TEXT PROVIDED:
>> begin

# Greenfire Buff Orpingtons



## Jim (Sep 26, 2012)

Fancy Chick in Ohio is finally selling some buff Orpingtons, I know at least part of her line comes from second generation Greenfire lines, and I have 5 on order now! After working hard to get some quality English Buff Orpingtons, I will get 5 in October. Can't wait till they get here. We do have some others growing out now as well, waiting on to see if they are truly English, or more APA.


Jim


----------



## 7chicks (Jun 29, 2012)

Well I can't wait to see pictures of these little darlings when you get them!


----------



## piglett (Jun 21, 2012)

Jim what ever happened with those things you had with GREEN legs?


----------



## Jim (Sep 26, 2012)

I sold the two pullets with green legs as pet quality and full disclosure. The two Roos, I still have and will go to the freezer with the next processing. 


Jim


----------



## piglett (Jun 21, 2012)

Jim said:


> I sold the two pullets with green legs as pet quality and full disclosure. The two Roos, I still have and will go to the freezer with the next processing.
> 
> Jim


your telling me that you intend to eat chickens with green legs


----------



## Jim (Sep 26, 2012)

Lol, maybe on Halloween!


Jim


----------



## hildar (Oct 3, 2013)

Some of my NN's have green colored eggs. Not sure what that is in them that makes the green color. But most of mine have yellow or black legs.

>> end

(Rows of spatial question data)
>> begin

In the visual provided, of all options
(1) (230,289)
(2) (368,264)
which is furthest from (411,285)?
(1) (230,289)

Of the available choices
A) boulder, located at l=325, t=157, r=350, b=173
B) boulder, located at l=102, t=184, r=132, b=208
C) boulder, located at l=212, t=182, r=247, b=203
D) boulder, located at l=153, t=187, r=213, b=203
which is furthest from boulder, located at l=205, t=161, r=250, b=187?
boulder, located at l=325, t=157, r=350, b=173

>> end
>> begin

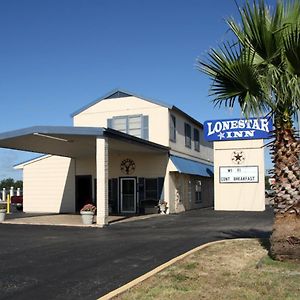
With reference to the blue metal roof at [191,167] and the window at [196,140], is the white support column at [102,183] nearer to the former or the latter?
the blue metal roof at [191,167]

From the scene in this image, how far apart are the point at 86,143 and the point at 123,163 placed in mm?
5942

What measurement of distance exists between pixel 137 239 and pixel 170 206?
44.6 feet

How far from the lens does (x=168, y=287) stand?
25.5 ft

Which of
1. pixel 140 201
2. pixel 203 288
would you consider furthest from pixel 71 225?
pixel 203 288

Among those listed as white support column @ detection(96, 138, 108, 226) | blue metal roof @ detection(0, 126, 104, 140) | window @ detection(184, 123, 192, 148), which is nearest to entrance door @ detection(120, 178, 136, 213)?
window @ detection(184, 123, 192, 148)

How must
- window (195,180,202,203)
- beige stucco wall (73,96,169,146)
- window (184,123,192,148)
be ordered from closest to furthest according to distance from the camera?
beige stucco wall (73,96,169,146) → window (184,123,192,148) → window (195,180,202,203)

>> end
>> begin

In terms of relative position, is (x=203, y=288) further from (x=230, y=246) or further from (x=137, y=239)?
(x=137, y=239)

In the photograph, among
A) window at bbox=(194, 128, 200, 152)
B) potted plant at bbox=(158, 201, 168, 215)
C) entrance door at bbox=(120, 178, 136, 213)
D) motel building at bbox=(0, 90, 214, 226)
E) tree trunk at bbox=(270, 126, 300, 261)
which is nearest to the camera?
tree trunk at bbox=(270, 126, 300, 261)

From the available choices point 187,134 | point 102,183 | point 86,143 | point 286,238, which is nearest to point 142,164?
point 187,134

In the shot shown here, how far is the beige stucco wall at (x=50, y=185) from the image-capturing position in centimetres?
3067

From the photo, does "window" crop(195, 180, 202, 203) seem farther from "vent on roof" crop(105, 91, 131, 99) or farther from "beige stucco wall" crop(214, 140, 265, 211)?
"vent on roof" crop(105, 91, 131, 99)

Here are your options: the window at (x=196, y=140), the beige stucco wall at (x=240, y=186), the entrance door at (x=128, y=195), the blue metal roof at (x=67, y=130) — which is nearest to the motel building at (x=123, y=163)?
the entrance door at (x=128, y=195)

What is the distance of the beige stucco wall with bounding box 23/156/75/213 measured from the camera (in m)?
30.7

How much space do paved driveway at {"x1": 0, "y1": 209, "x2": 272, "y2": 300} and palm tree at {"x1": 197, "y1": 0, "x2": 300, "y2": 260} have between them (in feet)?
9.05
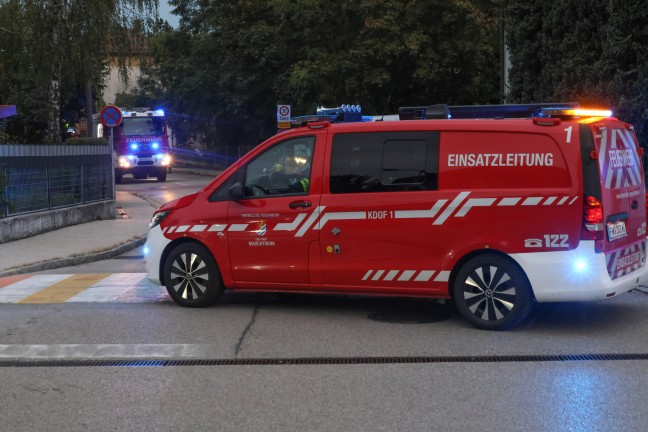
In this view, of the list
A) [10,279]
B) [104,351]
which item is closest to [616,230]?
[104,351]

>> end

Repeat word for word the part of the Buff Orpington thread starting at "Lol, maybe on" and ending at "or black legs.".

RESULT FOR THIS TASK:
Lol, maybe on Halloween!


Jim


----------



## hildar (Oct 3, 2013)

Some of my NN's have green colored eggs. Not sure what that is in them that makes the green color. But most of mine have yellow or black legs.